Look at it this way. Even singers have their own warm up exercises to warm up their vocal cords, but dropping some verses before hitting the gym won’t help you much now will it? You see my point?
Generally speaking, the best way to go at it is to try and do simple, lighter versions of the exercise you are actually planning on doing.
Planning on running a marathon?
→ How about slowly jogging for 15 minutes first.

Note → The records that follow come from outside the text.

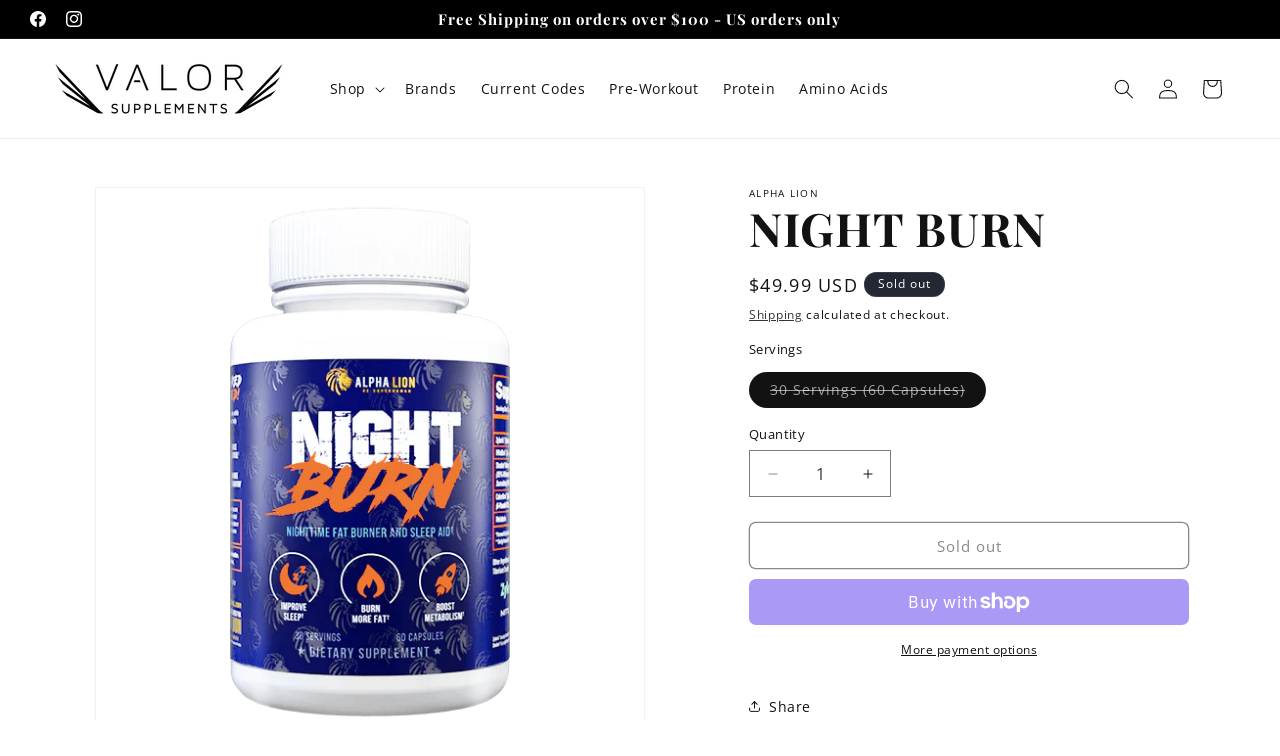

--- FILE ---
content_type: text/css
request_url: https://valorsupplements.net/cdn/shop/t/9/assets/custom.css?v=47020337047086184521745602065
body_size: -519
content:
.collection-list .card-wrapper,.card-wrapper{box-shadow:0 0 10px #00000026;border-radius:0;overflow:hidden!important}.collection-list .card-wrapper .card__information,.card-wrapper .card__information{padding:16px!important}.pagination__item{color:#fff!important;border-radius:100px;background-color:rgba(var(--color-foreground),1)}.footer-block__image-wrapper img{filter:invert(1)}
/*# sourceMappingURL=/cdn/shop/t/9/assets/custom.css.map?v=47020337047086184521745602065 */
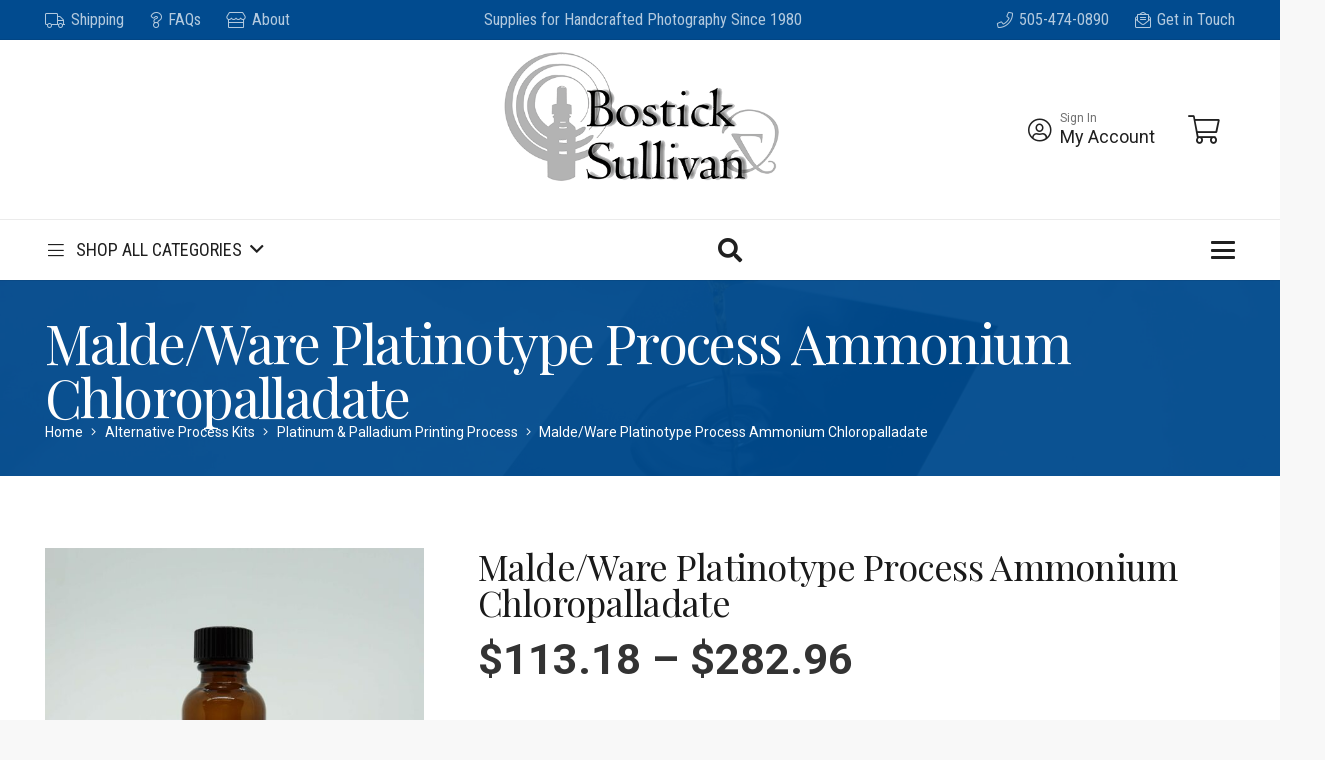

--- FILE ---
content_type: text/css
request_url: https://www.bostick-sullivan.com/wp-content/themes/Impreza-child/css/core.css?ver=1646684626
body_size: 1043
content:
/** --------
 * COLORS
 * --------- */
body {
  --admin-bar-height: 1px;
}

body.admin-bar {
  --admin-bar-height:32px;
}

@media screen and (max-width: 782px) {
  body.admin-bar {
    --admin-bar-height:46px;
  }
}

/** --------
 * HEADER
 * --------- */
.l-header.shadow_thin .l-subheader.at_middle,
.l-header.shadow_thin .l-subheader.at_bottom {
  -webkit-box-shadow: 0 1px 0 rgba(0, 0, 0, 0.08), 0 -1px 0 rgba(0, 0, 0, 0.08) !important;
  box-shadow: 0 1px 0 rgba(0, 0, 0, 0.08), 0 -1px 0 rgba(0, 0, 0, 0.08) !important;
}

.w-dropdown.source_sidebar .w-dropdown-list {
  padding: 2.8em 0 0 !important;
}

header#page-header .w-dropdown-list {
  background: white;
}

header#page-header .w-dropdown-list #menu-categories {
  margin: 0.5rem 0;
}

header#page-header .w-dropdown-list #menu-categories li {
  line-height: 1.2;
  font-size: 0.9rem;
  margin: 0;
  padding: 0;
}

header#page-header .w-dropdown-list #menu-categories li:last-child {
  margin-bottom: 0;
}

header#page-header .w-dropdown-list #menu-categories li a {
  display: block;
  padding: 0.5rem 1rem;
  text-transform: none;
}

header#page-header .w-dropdown-list #menu-categories li a:hover {
  background: var(--color-content-primary);
  color: white;
}

/** --------
 * BODY
 * --------- */
ul.pdfs {
  display: grid;
  grid-template-columns: repeat(3, 1fr);
  list-style: none;
  gap: 1rem;
  margin: 0 0 1rem 0;
  padding: 0;
}

@media (max-width: 600px) {
  ul.pdfs {
    grid-template-columns: repeat(2, 1fr);
  }
}

@media (max-width: 480px) {
  ul.pdfs {
    grid-template-columns: repeat(1, 1fr);
  }
}

ul.pdfs li {
  border: 1px solid var(--color-content-border);
  -webkit-box-shadow: 0 0 0 rgba(0, 0, 0, 0.05);
  box-shadow: 0 0 0 rgba(0, 0, 0, 0.05);
  margin: 0;
  overflow: hidden;
  padding: 0;
  position: relative;
}

ul.pdfs li:before {
  content: "\f1c1";
  font-family: "fontawesome";
  font-size: 2rem;
  font-weight: 300;
  line-height: 1;
  opacity: 0.1;
  position: absolute;
  right: 0.5rem;
  top: 0.65rem;
  -webkit-transition: 0.4s ease all;
  -o-transition: 0.4s ease all;
  transition: 0.4s ease all;
}

ul.pdfs li:hover {
  -webkit-box-shadow: 0 0 0.5rem rgba(0, 0, 0, 0.05);
  box-shadow: 0 0 0.5rem rgba(0, 0, 0, 0.05);
}

ul.pdfs li:hover:before {
  opacity: 0.3;
}

ul.pdfs li a {
  color: var(--color-content-primary);
  display: block;
  font-size: 0.9rem;
  line-height: 1.3;
  margin: 0;
  padding: 1rem 2.5rem 1rem 1rem;
}

ul.pdfs li a:hover {
  color: var(--color-content-secondary);
}

.depth_2, .depth_3, .depth_4, .depth_5, .depth_6 {
  display: none;
}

Planning on playing baseball?
→ How about doing a few relaxed swings with the bat first.
You get it.
Nevertheless, it can be a good idea to start with some general exercises, just to get the blood flowing. This part of the warm up is aimed at increasing your temperature (warming up) and getting a bit more mobility and flexibility due to the movements you’re doing. However, they don’t necessarily prepare you for the specific workout you are about to do.
- Walking lunges
- Jumping jacks
These are just non-specific, basic movements that will benefit anybody planning to workout. Don’t focus on these too long though but give it about 5 to 10 minutes (ideally), just to get some blood flowing.
After this, you can move over to a bit more specific warm up exercises. The options are seemingly endless: from head rolls to crunches to planking to whatever exercise you can imagine.
I found a few nice overviews for you for inspiration, but there are literally thousands of possible warm up exercises like this you can do.My advce:
try them all and just see what works best for you. Important is that you don’t overdo it and that you try to focus on different muscle areas to get a full body warm up.
I really want to stress though: don’t overdo it with the general warm up and if you are short on time, then this is the part of the warming-up fase you might need to skip. But if you have the time, and you want to do do a full warm up, you will want to add some of these. Best warm-up exercises for weightlifters and bodybuilders
Ok, so we covered the basics, but how about the specifics. All fun and interesting, but you’re serious about lifting weights and bodybuilding, so what are the best warm up exercises for you, you ask? I’ve gathered some examples for you, let’s have a look!
The best thing you can do is to gradually increase intensity
. You will benefit the most if you use the same muscles – if not doing the exact same exercises – as you will during your workout. Start your activity at a low intensity and gradually work your way up to eventually do them at full force.
The idea is that you give your body time to get used to the specific exercise and the specific muscle usage, making sure it’s 100% ready for action once you start giving it 100%.
So to give you an example, you could do the following as a warm up routine:
General warm-up: 5 minutes of jogging (treadmill) and 5 minutes of extra exercises a bit more focussed on the specific muscles you will be using
Specific warm-up: Say, you are planning to do 4 sets of 6 reps at 225lbs, then your specific workout can look like this:
Warm up 1 – 50% → 6 reps of 110lbs
Warm up 2 – 70% → 4 reps of 160lbs
Warm up 3 – 90% → 2 reps of 205lbs
And that’s how you do it. Like this, you first have your general warming up to get your blood flowing and your muscles flexible, ready for action! Then, you slowly start working those muscles the way you are planning on working them. Like that, you can create the best warm up exercises for weightlifting and bodybuilding!
Don’t be too eager!
And there you have it folks, the way to warm up properly before whatever workout you’re planning to undertake. Remember though, you don’t want to push it too hard straight away. Give your body – and especially your muscles – the time they need to adapt to the movement and the force you’re about to unleash.
I know you want to face those weights head on, and I know life can be that busy it feels like you don’t have time for such weak sizzy shit, but trust me, you’ll appreciate it in the long run.